Robert Stephens, CFA, discusses the prospects for FTSE 100 banks Lloyds and Barclays following strong share price performances.
Lloyds (LON:LLOY) and Barclays (LON:BARC) have bounced back extremely strongly from the 2020 stock market crash. The FTSE 100-listed banks are trading 70% and 115% higher, respectively, versus their lowest point in April 2020. In comparison, the index is currently 35% higher over a similar period.
The two banks continue to trade at cheap prices despite their recent gains. With an improving economic outlook and growing dividends potentially ahead, could they offer further FTSE 100 outperformance?
An economic transformation
The outlook for the UK economy continues to be highly uncertain. A full reopening was recently delayed, while the prospect of further containment measures over the coming winter remains a known unknown.
Despite this, the IMF forecasts that the UK economy will grow by over 5% in 2021 and in 2022. This suggests that the operating outlook for Lloyds and Barclays could dramatically improve over the coming months. A fast-growing economy may mean lower default rates, lower impairments and higher demand for credit. It could even strengthen calls for higher interest rates.
Of course, UK monetary policy is not due to substantially change until 2024 at the earliest. However, investor anticipation of a return to tighter monetary policy may act as a positive influence on share prices in the banking sector. Meanwhile, their profits could increase over the long term in an era where rising interest rates are used to counter higher inflation.
Solid performance
Both banks delivered encouraging results in the first quarter of the 2021 calendar year. Lloyds reduced operating costs by 2% because of its disciplined cost control. It also increased its common equity tier 1 (CET1) ratio by 0.54 percentage points. It now stands at 16.7%, which is significantly higher than the regulatory requirement of 11%, and suggests that it has a relatively sound financial position.
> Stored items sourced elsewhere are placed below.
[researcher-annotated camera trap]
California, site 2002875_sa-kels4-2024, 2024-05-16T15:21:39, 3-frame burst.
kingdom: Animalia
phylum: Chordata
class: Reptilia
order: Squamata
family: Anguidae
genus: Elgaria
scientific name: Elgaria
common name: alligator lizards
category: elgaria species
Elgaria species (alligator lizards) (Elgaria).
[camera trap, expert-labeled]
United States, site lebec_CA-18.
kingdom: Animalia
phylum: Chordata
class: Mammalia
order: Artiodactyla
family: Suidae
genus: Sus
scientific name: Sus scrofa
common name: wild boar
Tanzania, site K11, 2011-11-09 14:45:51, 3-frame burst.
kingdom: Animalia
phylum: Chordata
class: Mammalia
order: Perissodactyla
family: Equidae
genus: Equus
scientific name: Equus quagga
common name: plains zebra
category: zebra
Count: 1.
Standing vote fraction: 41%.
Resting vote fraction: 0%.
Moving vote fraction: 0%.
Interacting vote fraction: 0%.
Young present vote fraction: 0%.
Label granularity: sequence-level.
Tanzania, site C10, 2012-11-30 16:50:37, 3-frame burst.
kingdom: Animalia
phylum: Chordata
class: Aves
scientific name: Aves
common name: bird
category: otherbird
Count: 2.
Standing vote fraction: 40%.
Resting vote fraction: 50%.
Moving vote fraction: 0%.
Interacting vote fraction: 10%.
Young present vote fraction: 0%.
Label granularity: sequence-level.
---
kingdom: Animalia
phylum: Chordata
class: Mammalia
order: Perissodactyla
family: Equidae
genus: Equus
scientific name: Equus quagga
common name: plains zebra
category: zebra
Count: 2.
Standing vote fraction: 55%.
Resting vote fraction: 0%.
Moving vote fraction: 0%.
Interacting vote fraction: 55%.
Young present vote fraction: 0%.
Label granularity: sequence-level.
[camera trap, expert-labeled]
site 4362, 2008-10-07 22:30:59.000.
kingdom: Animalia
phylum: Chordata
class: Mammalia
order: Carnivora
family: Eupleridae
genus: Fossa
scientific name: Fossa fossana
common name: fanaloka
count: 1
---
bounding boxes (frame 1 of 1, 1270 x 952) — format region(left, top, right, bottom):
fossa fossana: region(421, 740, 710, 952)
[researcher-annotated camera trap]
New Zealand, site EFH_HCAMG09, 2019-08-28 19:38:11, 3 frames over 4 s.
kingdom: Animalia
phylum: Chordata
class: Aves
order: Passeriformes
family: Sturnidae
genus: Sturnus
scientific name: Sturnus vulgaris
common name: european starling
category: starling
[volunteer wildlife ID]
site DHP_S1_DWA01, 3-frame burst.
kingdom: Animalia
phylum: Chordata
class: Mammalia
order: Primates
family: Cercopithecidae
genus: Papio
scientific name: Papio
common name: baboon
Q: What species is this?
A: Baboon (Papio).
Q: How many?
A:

Meanwhile, Barclays delivered a record quarterly group profit before tax in the first quarter of 2021. The bank was aided by its international exposure, with Corporate and Investment Bank (CIB) income remaining robust despite uncertain operating conditions. Although its cost/income ratio increased to 61% from 52% in the comparable quarter from 2020, it continues to target a figure below 60% over the medium term.
Share price prospects
Valuations across the banking sector remain subdued even after strong share price growth. Indeed, Lloyds has a forward price-earnings ratio of 8, while Barclays trades on a forward rating of 7. Meanwhile, they trade 12% and 36% below their respective tangible net asset values. This indicates that their market valuations include wide margins of safety.
Dividend payments made by both banks are set to rise as the economy’s performance improves. Currently, dividend yields are expected to be 6.5% for Lloyds, and 5.3% for Barclays, in 2022. This could make them increasingly appealing in what may prove to be a prolonged era of low interest rates.
Clearly, such a situation is unlikely to be beneficial for the banking sector’s profitability in the short run. But with low valuations, improving financial prospects and a likely economic recovery that may spawn hawkish tones from the Bank of England, Lloyds and Barclays may offer further outperformance of the FTSE 100 over the long run.